▶ _Task details_
The records underneath are to be repeated exactly, with the pictures left out.

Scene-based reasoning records
************

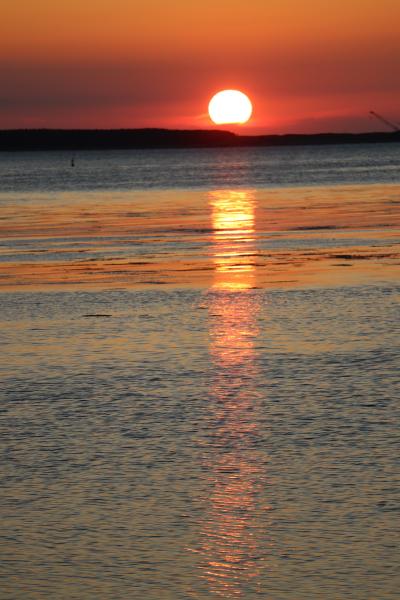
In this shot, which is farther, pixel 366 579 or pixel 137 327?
pixel 137 327

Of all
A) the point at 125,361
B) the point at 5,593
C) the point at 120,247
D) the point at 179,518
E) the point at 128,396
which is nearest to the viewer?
the point at 5,593

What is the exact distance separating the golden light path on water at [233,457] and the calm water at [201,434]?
2 centimetres

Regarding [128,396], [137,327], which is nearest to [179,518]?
[128,396]

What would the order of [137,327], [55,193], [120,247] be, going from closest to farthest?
[137,327]
[120,247]
[55,193]

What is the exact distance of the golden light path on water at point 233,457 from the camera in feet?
29.4

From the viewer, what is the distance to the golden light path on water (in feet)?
29.4

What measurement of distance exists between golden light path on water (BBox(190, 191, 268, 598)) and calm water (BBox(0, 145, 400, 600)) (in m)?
0.02

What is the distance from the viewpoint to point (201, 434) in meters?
12.9

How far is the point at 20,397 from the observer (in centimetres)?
1505

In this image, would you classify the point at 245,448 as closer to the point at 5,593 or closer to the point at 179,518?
the point at 179,518

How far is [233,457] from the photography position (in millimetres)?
11953

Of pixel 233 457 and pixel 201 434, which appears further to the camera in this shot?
pixel 201 434

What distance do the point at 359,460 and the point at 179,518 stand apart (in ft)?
7.49

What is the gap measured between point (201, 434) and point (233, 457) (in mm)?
1005
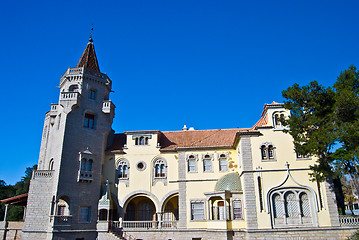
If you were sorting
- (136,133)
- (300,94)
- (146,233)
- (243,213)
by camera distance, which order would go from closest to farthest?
(300,94)
(243,213)
(146,233)
(136,133)

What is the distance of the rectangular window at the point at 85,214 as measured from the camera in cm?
2686

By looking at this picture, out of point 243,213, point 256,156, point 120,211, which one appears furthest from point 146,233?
point 256,156

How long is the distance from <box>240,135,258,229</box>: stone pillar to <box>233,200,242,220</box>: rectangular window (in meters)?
1.03

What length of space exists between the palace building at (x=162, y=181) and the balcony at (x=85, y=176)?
0.30ft

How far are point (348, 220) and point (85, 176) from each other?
22.1 m

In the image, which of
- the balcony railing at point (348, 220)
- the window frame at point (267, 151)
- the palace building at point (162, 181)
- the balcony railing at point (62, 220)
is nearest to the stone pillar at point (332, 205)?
the palace building at point (162, 181)

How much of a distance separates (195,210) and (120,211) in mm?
7199

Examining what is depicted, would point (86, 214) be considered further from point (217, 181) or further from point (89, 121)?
point (217, 181)

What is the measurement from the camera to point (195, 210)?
89.7ft

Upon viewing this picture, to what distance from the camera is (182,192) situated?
91.7ft

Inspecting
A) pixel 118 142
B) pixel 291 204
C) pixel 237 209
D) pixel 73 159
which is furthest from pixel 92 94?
pixel 291 204

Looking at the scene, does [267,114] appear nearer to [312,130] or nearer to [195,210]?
[312,130]

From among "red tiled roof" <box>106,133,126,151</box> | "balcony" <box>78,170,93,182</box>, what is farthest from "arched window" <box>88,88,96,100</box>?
"balcony" <box>78,170,93,182</box>

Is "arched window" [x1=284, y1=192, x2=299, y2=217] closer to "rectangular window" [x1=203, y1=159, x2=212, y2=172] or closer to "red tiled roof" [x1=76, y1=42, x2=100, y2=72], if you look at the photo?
"rectangular window" [x1=203, y1=159, x2=212, y2=172]
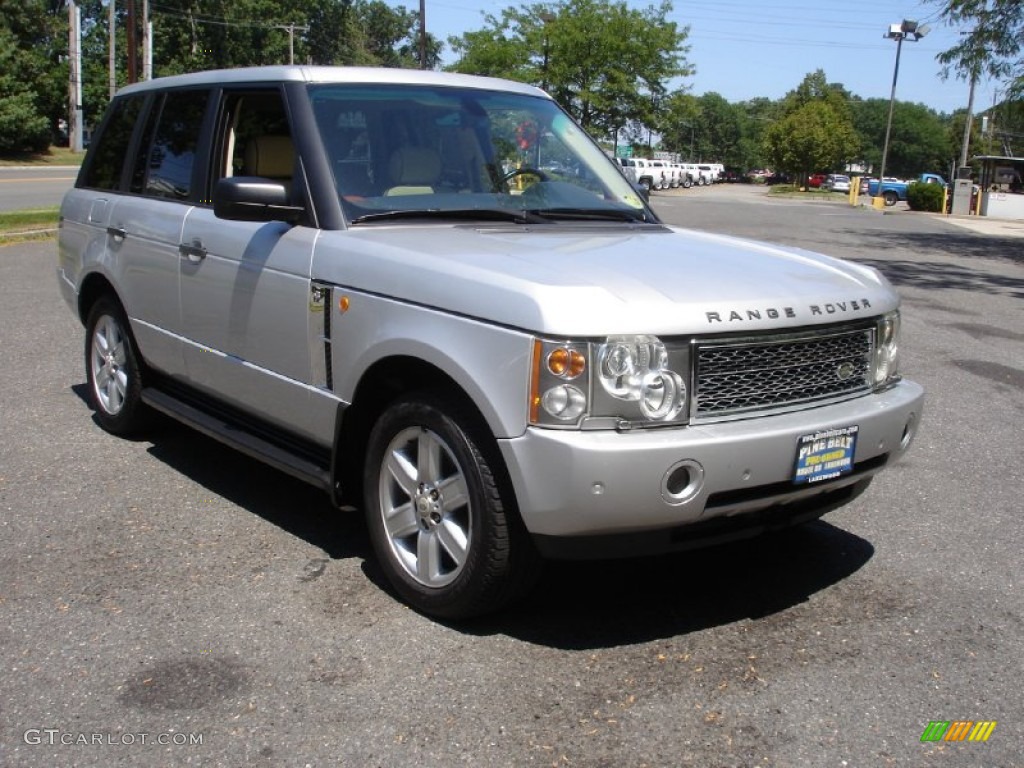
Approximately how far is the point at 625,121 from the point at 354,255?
43.6m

************

▶ _Written solution_
In this shot, which is farther, pixel 366 579 or pixel 137 327?
pixel 137 327

Of all
A) the point at 125,361
B) the point at 5,593
C) the point at 120,247
D) the point at 179,518
E) the point at 128,396
which is nearest to the viewer?
the point at 5,593

What is the exact distance separating the golden light path on water at [233,457] and the calm water at [201,434]?
2 centimetres

Regarding [128,396], [137,327], which is nearest to [179,518]?
[128,396]

What would the order of [137,327], [55,193], [120,247] be, going from closest to farthest?
[137,327]
[120,247]
[55,193]

What is the exact distance of the golden light path on water at point 233,457 from the camera in feet?
29.4

From the viewer, what is the distance to the golden light path on water (in feet)?
29.4

What measurement of distance exists between golden light path on water (BBox(190, 191, 268, 598)) and calm water (BBox(0, 145, 400, 600)) (in m)?
0.02

What is the distance from the viewpoint to point (201, 434) in meters?
12.9

How far is the point at 20,397 from the observer (in centimetres)?
1505

In this image, would you classify the point at 245,448 as closer to the point at 5,593 or closer to the point at 179,518?
the point at 179,518

How far is [233,457] from the photography position (in millimetres)?
11953

Of pixel 233 457 and pixel 201 434, which appears further to the camera in this shot?
pixel 201 434

What distance do the point at 359,460 and the point at 179,518 stand apart (in ft)?
7.49

What is the gap measured between point (201, 434) and point (233, 457) (in mm)?
1005
If you were sorting
- (136,133)
- (300,94)
- (146,233)
- (243,213)
by camera distance, which order would go from closest to farthest?
(300,94)
(243,213)
(146,233)
(136,133)

What is the distance of the rectangular window at the point at 85,214 as measured from the camera in cm?
2686

By looking at this picture, out of point 243,213, point 256,156, point 120,211, which one appears furthest from point 146,233?
point 256,156

How long is the distance from <box>240,135,258,229</box>: stone pillar to <box>233,200,242,220</box>: rectangular window (in meters)?
1.03

What length of space exists between the palace building at (x=162, y=181) and the balcony at (x=85, y=176)?
0.30ft

How far are point (348, 220) and point (85, 176) from each other?
22.1 m

In the image, which of
- the balcony railing at point (348, 220)
- the window frame at point (267, 151)
- the palace building at point (162, 181)
- the balcony railing at point (62, 220)
is nearest to the stone pillar at point (332, 205)?
the palace building at point (162, 181)

How much of a distance separates (195,210) and (120,211) in mm?
7199

Examining what is depicted, would point (86, 214) be considered further from point (217, 181) or further from point (89, 121)?
point (217, 181)

What is the measurement from the camera to point (195, 210)?
89.7ft

Upon viewing this picture, to what distance from the camera is (182,192) situated?
91.7ft

Inspecting
A) pixel 118 142
B) pixel 291 204
C) pixel 237 209
D) pixel 73 159
which is furthest from pixel 92 94?
pixel 291 204

Looking at the scene, does [267,114] appear nearer to [312,130] or nearer to [195,210]?
[312,130]

From among "red tiled roof" <box>106,133,126,151</box> | "balcony" <box>78,170,93,182</box>, what is farthest from "arched window" <box>88,88,96,100</box>?
"balcony" <box>78,170,93,182</box>

Is "arched window" [x1=284, y1=192, x2=299, y2=217] closer to "rectangular window" [x1=203, y1=159, x2=212, y2=172] or closer to "red tiled roof" [x1=76, y1=42, x2=100, y2=72], if you look at the photo?
"rectangular window" [x1=203, y1=159, x2=212, y2=172]
Approximately how far is the point at 625,121 from the point at 354,255?
43.6m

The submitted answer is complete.